The third and final day at the Social Media Access Days at the German National Library starts with a paper by Alexander König, whose focus is on metadata for social media data. Creating quality metadata is critical for the appropriate storage and reuse of datasets, and especially so for social media dataset as the conditions of the data gathering and the state of the platform at the time of gathering also need to be captured in the metadata.
The CLARIN Knowledge Centre for Computer-Mediated Communication and Social Media Corporate (CKCMC) is currently developing a metadata standard for such data, incorporating the FAIR principles for data storage and use; this also builds on related standards like LC-meta and UNIC. The approach here is intended to be modular, so it can describe different data types (textual, audiovisual) as they are made available by the various social media platforms.
The first module in this are the Social Media Metadata Profiles (SMP), which are designed to capture information on the user interface, interaction types, and general platform features. The user interface shapes how users are able to act on the platform, of course (in terms of viewing, engagement, connection, and posting options; language options; constraints on content types and lengths; and social status features like likes or badges); interaction types including the connection graph model (reciprocal or non-reciprocal), key communication types (one-to-one, one-to-many, many-to-many), conversation threading structures, modality transitions (from audiovisual to text and back), and the availability of automated and AI communication facilities; and general platform features cover the intended and actual audiences of a platform, distinctions between ordinary and elevated user states (premium users, moderators), content visibility (public, login requirement, restricted), and moderation approaches.
Not all of these features are necessarily immediately clear for a given platform, but capturing as many of them as possible in the metadata profile is still useful, both for the context of a distinct dataset and because such features will change over the life of a platform and must therefore be tracked in order to understand their impact on the datasets and the activities they cover. However, these features may also differ between users and between countries, because platforms engage in A/B tests of new functions or because of applicable national regulations, so capturing all of this may be complicated.

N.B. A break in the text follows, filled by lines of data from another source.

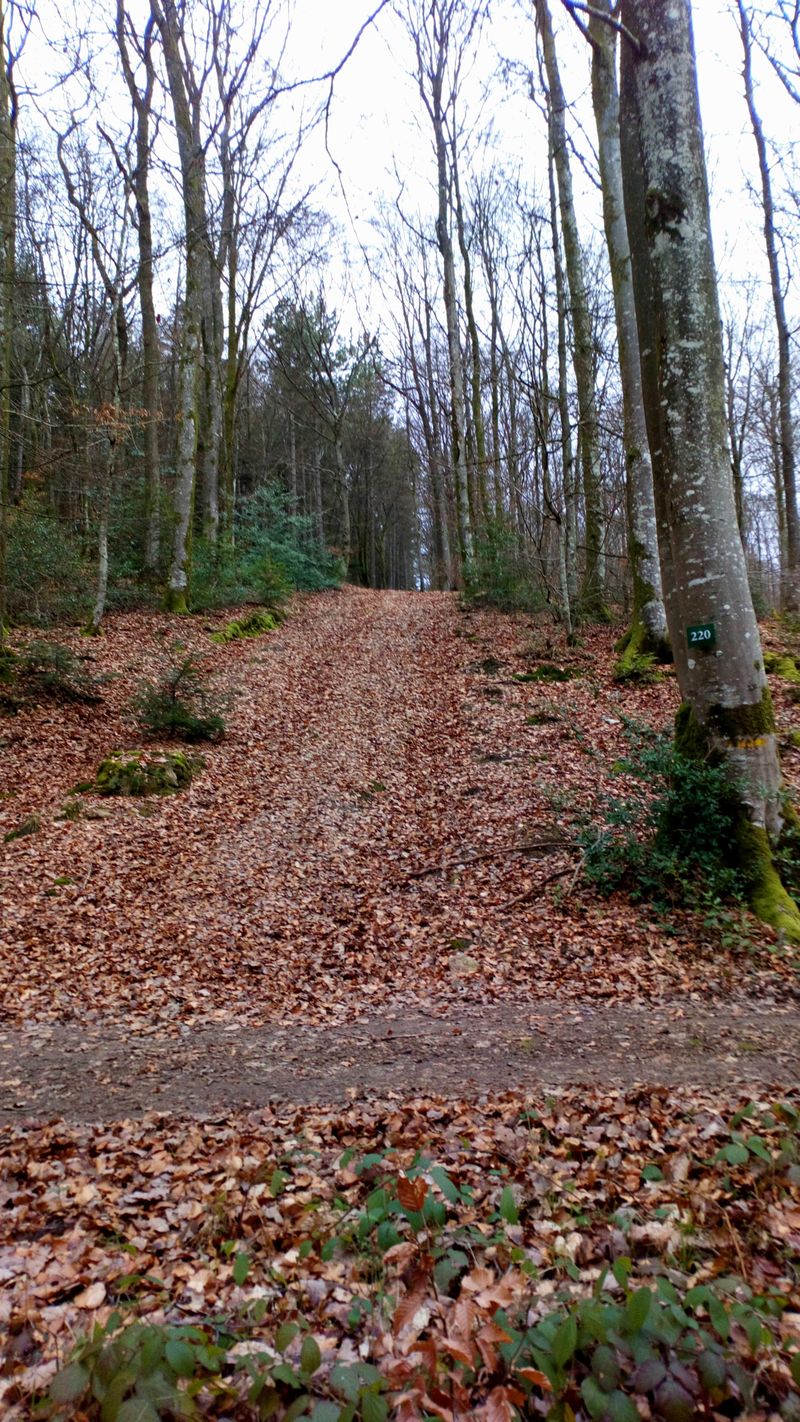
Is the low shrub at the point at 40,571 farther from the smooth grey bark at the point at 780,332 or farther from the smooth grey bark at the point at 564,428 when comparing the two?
the smooth grey bark at the point at 780,332

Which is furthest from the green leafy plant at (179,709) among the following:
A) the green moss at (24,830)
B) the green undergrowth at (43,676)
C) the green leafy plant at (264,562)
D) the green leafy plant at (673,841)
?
the green leafy plant at (264,562)

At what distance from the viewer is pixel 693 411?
572cm

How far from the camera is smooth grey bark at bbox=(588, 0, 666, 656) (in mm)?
11398

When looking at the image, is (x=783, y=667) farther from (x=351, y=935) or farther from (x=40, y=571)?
(x=40, y=571)

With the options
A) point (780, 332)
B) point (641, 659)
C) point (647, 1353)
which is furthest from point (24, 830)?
point (780, 332)

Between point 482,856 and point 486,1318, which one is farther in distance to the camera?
point 482,856

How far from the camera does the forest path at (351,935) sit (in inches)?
169

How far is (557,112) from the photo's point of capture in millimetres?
14266

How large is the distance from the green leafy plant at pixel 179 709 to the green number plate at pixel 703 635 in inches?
292

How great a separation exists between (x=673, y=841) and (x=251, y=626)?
46.6ft

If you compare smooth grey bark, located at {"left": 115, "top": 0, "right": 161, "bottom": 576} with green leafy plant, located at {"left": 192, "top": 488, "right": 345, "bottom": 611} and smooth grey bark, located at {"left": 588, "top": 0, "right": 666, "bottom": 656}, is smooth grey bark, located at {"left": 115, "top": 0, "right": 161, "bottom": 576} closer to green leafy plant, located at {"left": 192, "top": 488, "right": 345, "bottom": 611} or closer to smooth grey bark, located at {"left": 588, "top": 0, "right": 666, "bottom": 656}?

To further develop this approach, a CMC Metadata Working Group is now being established and open to new members; once the SMP module has been developed, work will move on to other modules of the overall metadata framework. Key platforms will be prioritised here at first, documenting these platforms and their features before moving on to others. Student projects, volunteer hackathons, and other initiatives would also be welcome as ways to push this work along.
The Social Media Metadata Profiles, in particular, could also be reused for the metadata descriptions of datasets from the same platforms, as long as those platforms have not changed substantially in their functionality between data gathering activities; hopefully, this will simplify the dataset description process and produce better metadata.